> [Task directions]:
Reproduce the rows below verbatim, beginning with the line that contains "Which one out of" and continuing through the end of the rows, both ends included.

• • • • • • •

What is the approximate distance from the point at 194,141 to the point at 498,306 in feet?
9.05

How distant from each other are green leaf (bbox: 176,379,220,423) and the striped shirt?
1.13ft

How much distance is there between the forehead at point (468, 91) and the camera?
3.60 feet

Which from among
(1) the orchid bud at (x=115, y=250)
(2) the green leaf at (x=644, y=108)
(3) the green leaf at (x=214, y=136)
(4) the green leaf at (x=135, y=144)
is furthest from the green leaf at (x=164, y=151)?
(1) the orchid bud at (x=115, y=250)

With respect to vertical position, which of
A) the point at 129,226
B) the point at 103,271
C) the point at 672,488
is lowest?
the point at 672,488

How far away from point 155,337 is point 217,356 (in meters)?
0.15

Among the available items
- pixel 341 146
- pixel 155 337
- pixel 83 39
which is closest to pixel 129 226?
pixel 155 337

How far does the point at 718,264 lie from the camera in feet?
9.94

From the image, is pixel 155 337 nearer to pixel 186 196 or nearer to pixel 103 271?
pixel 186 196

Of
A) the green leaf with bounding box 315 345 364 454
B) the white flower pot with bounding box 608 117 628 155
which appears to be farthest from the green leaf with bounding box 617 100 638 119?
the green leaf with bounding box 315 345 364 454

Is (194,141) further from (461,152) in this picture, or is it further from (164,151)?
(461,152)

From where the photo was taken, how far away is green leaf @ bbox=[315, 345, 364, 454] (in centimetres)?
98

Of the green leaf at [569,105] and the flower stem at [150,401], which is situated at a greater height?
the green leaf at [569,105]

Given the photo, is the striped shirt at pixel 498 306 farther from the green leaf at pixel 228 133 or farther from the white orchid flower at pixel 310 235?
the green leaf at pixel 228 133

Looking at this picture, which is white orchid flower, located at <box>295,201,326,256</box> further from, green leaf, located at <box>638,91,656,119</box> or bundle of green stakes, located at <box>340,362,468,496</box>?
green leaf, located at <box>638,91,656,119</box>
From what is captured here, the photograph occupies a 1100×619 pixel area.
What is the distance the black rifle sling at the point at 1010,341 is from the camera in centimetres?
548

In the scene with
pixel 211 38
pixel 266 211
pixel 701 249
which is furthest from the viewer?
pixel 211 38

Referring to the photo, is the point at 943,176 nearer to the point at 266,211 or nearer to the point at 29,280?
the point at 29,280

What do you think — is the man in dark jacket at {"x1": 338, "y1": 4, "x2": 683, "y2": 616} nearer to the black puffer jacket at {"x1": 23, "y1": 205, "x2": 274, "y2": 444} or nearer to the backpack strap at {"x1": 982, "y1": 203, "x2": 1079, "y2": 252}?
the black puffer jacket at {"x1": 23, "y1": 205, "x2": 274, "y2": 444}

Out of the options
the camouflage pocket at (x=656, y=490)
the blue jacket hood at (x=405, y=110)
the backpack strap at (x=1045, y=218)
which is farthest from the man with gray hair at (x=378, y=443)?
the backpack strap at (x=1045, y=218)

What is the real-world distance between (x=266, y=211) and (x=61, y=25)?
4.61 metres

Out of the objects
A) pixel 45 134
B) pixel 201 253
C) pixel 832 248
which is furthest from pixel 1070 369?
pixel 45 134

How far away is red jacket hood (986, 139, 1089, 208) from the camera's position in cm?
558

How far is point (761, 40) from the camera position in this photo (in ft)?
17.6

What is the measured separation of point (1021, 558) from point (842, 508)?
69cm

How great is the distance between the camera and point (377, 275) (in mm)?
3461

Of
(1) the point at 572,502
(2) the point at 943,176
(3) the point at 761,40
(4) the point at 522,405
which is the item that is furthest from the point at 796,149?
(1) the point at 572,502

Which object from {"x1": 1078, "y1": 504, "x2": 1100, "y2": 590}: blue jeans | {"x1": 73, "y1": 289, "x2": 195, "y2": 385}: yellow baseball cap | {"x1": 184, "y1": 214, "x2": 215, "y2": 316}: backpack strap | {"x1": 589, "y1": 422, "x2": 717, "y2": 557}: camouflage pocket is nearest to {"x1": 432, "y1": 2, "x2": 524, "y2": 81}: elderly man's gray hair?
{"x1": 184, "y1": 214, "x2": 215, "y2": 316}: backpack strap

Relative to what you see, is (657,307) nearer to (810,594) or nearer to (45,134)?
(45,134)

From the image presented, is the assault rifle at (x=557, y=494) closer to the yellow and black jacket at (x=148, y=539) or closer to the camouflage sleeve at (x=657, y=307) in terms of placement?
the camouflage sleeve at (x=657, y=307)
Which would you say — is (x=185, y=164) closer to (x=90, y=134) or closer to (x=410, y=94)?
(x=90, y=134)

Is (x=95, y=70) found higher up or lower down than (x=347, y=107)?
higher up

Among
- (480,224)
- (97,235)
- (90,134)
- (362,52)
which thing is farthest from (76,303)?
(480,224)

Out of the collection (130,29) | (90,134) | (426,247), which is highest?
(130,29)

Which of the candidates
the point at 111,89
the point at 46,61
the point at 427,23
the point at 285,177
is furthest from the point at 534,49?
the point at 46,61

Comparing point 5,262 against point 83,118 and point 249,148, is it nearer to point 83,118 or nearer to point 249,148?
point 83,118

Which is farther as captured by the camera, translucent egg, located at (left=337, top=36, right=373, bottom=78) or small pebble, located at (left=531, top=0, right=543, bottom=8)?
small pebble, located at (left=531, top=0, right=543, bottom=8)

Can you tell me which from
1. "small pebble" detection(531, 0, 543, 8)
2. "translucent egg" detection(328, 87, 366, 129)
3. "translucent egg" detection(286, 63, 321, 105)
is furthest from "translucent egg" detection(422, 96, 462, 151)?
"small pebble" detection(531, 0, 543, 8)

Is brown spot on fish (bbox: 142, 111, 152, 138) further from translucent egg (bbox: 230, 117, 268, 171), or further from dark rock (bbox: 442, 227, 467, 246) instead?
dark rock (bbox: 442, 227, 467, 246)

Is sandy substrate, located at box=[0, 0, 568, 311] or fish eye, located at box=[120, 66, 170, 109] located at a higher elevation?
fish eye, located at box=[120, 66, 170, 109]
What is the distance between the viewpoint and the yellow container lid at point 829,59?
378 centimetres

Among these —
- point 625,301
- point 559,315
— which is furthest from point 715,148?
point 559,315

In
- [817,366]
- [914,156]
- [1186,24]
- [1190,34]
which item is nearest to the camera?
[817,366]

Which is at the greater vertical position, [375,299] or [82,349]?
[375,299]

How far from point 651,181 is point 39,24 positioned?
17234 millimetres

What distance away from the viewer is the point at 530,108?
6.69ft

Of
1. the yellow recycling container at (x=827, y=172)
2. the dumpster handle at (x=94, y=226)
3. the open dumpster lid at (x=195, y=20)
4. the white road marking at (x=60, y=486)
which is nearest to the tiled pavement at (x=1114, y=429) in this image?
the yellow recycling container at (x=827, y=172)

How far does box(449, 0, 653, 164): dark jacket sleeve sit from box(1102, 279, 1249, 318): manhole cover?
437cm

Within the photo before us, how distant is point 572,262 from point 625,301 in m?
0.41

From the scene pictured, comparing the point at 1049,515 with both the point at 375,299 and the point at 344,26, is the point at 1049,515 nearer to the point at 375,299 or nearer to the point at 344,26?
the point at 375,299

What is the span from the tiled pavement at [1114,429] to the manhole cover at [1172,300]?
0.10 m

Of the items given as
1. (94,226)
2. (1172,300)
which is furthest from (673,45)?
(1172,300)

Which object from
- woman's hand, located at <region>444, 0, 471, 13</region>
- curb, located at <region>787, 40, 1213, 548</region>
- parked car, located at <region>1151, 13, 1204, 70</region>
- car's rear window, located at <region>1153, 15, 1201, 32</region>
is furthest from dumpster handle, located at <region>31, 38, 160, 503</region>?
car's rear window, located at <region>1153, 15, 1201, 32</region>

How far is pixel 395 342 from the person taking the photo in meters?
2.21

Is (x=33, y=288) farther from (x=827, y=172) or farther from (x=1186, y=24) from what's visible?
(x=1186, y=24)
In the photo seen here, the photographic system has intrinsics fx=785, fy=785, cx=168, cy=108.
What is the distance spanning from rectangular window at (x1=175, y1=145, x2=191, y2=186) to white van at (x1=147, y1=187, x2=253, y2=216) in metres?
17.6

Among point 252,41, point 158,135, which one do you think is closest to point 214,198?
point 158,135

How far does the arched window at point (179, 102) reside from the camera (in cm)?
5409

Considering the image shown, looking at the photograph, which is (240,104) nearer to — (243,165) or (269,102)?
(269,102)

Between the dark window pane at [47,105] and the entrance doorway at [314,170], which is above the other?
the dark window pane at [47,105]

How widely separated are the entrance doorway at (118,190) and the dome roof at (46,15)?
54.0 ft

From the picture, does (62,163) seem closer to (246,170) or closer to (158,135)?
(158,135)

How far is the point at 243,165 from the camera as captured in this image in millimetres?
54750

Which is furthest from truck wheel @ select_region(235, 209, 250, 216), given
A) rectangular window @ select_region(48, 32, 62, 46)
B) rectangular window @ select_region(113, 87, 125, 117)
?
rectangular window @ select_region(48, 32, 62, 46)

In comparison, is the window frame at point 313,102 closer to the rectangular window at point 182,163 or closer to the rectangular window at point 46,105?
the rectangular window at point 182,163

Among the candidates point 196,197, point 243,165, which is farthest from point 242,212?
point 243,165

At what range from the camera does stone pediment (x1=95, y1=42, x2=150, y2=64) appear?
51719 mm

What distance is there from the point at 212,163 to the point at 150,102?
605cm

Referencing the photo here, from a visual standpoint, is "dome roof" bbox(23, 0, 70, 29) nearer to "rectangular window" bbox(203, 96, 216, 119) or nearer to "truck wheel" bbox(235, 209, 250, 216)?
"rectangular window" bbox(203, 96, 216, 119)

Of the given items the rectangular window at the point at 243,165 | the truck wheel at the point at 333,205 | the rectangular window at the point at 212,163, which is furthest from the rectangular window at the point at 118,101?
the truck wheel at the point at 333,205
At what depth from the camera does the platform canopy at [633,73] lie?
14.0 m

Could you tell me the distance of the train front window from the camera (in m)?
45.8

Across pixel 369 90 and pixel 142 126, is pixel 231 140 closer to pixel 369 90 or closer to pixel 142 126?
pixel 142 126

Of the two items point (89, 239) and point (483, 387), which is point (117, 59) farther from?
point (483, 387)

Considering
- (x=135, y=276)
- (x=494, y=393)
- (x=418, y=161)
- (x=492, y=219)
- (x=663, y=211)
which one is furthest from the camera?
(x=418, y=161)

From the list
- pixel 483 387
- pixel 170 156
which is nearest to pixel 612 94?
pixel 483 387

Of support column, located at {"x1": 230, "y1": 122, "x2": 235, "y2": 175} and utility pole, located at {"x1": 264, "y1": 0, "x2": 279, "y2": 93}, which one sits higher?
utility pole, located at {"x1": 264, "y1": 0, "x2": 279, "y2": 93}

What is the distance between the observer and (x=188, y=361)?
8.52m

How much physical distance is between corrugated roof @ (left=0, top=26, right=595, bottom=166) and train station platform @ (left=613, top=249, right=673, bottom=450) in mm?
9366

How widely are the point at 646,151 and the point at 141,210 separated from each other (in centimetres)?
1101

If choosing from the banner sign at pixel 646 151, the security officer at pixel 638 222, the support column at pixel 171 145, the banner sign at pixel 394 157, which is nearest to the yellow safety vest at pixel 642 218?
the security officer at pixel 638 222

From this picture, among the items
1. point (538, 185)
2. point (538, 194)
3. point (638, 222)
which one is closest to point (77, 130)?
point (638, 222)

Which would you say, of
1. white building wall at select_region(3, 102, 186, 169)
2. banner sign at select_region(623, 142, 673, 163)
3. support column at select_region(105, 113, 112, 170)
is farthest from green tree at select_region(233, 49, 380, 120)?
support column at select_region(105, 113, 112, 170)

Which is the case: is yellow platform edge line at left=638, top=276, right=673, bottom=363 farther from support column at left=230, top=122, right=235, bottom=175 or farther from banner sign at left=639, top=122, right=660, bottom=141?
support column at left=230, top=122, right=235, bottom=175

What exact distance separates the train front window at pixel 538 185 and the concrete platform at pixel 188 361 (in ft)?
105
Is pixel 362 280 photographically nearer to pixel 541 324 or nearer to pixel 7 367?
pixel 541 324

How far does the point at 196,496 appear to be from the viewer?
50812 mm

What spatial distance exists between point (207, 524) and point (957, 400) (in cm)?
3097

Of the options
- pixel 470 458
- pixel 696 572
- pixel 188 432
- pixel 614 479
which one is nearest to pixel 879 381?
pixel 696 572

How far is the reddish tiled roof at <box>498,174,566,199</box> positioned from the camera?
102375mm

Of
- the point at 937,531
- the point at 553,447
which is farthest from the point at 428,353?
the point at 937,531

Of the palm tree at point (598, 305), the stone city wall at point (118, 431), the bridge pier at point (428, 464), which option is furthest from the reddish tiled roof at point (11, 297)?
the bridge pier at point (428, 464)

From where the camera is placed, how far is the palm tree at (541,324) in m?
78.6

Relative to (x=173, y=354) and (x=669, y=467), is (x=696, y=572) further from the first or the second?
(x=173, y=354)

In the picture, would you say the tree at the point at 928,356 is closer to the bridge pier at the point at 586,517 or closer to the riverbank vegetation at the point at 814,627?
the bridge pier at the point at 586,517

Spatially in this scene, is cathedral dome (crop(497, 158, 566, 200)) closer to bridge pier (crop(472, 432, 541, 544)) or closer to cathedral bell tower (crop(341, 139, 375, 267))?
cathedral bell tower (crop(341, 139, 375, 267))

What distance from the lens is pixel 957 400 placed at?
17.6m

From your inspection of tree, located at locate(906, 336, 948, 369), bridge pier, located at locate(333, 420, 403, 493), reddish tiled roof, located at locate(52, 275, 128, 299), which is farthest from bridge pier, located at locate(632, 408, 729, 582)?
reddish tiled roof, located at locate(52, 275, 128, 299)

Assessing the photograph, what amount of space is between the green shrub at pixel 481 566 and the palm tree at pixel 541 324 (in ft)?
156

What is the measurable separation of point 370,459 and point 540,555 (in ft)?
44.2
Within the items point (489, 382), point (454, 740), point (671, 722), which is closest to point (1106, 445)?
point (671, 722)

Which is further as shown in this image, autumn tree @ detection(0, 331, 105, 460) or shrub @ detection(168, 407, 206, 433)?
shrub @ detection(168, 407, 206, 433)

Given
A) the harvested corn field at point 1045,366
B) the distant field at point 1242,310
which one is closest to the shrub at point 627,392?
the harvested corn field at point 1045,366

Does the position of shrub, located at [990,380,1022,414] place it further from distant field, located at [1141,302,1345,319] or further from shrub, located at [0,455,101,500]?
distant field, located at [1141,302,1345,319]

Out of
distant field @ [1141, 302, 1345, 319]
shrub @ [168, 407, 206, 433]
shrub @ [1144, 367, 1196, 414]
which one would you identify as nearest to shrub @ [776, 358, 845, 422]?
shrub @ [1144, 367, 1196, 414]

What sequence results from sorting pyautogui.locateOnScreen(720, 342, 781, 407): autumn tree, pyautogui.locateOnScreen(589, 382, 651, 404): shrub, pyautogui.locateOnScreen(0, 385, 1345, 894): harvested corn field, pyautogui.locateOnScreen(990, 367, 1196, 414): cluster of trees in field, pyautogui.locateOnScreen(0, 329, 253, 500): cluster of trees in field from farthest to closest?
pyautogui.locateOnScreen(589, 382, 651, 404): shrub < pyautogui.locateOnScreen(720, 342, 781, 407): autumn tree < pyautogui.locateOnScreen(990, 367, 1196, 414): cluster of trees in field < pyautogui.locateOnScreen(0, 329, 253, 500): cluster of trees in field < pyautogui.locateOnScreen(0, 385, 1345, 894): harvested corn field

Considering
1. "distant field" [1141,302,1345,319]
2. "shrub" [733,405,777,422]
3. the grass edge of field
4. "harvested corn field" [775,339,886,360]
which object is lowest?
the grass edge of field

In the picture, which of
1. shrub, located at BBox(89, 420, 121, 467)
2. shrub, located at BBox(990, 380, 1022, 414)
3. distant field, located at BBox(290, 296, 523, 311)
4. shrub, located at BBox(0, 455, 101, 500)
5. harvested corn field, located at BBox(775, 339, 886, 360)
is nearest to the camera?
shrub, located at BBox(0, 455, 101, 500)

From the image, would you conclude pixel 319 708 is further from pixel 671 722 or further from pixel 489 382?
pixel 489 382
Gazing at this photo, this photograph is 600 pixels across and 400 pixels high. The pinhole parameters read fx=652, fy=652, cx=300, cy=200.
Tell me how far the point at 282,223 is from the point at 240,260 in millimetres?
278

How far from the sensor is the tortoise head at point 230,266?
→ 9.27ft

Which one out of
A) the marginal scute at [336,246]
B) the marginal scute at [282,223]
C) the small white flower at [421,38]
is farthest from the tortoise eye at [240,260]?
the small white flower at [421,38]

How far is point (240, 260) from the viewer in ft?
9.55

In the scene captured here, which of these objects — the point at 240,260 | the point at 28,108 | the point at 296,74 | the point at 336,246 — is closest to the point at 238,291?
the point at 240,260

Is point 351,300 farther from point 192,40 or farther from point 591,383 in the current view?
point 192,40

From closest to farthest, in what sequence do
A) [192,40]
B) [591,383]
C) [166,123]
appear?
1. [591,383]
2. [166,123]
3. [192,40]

• • • • • • •

> [Solved exercise]:
Which one out of
A) the marginal scute at [336,246]
B) the marginal scute at [282,223]
C) the small white flower at [421,38]
is farthest from the tortoise eye at [240,260]?
the small white flower at [421,38]

How far is point (240, 260) from the viewer in ft?
9.55

In the scene captured here, which of these objects — the point at 240,260 | the point at 28,108 | the point at 296,74 | the point at 336,246 — is closest to the point at 238,291?
the point at 240,260

Is point 351,300 farther from point 192,40 or farther from point 591,383 in the current view?
point 192,40

From closest to farthest, in what sequence do
A) [192,40]
B) [591,383]
C) [166,123]
appear?
1. [591,383]
2. [166,123]
3. [192,40]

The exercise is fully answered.